CONTACT: Ken Frazier, (608) 262-2600, kfrazier@library.wisc.edu
MADISON – A new proposal for a “digital commons” being developed by the University of Wisconsin System Libraries would give students and faculty across the UW System a more expansive set of keys to the “gated Web,” linking them to online commercial databases that are indispensable for serious scholarship and research.
The proposal, discussed at the August UW System Board of Regents meeting, is included in the system’s biennial state budget request for fiscal 2010-11. Known as the “UW Digital Commons,” the plan calls for a $6 million annual investment that will allow UW-Madison library officials to greatly expand database purchases in a cost-effective way, by negotiating access for all 170,000 students and 30,000 faculty and staff across the UW System.
UW-Madison Libraries Director Ken Frazier says that during the past two decades, university libraries have needed to cover for massive increases in journal subscription costs. The UW-Madison administration has reallocated about 2 percent every year to help libraries cover subscription costs, and libraries also have received help from unconventional sources – such as Big Ten Network revenues – in an attempt to stay current.
“We have basically been putting every bit of new money we received into protecting journal subscriptions,” Frazier says.
But with the new proposal, university libraries systemwide could take a huge step forward.

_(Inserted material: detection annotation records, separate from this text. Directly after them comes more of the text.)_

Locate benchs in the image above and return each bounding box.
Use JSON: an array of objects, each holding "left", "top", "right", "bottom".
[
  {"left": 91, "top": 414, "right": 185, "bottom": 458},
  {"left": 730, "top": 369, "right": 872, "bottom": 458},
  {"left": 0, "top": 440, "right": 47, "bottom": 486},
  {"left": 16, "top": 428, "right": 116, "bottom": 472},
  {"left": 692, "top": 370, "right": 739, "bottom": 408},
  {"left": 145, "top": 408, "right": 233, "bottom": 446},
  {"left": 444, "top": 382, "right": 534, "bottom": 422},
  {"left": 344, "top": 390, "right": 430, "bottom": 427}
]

By negotiating centrally for licenses to access online journal databases, the approach will allow for both an expansion in the overall volume of databases purchased and in the total number of users statewide. State university systems in California, New York and Ohio have already pursued this approach with great results, Frazier says.
Cost for the shared collection of electronic journals and research databases, spread across all UW System students and employees, would come to $30 per user.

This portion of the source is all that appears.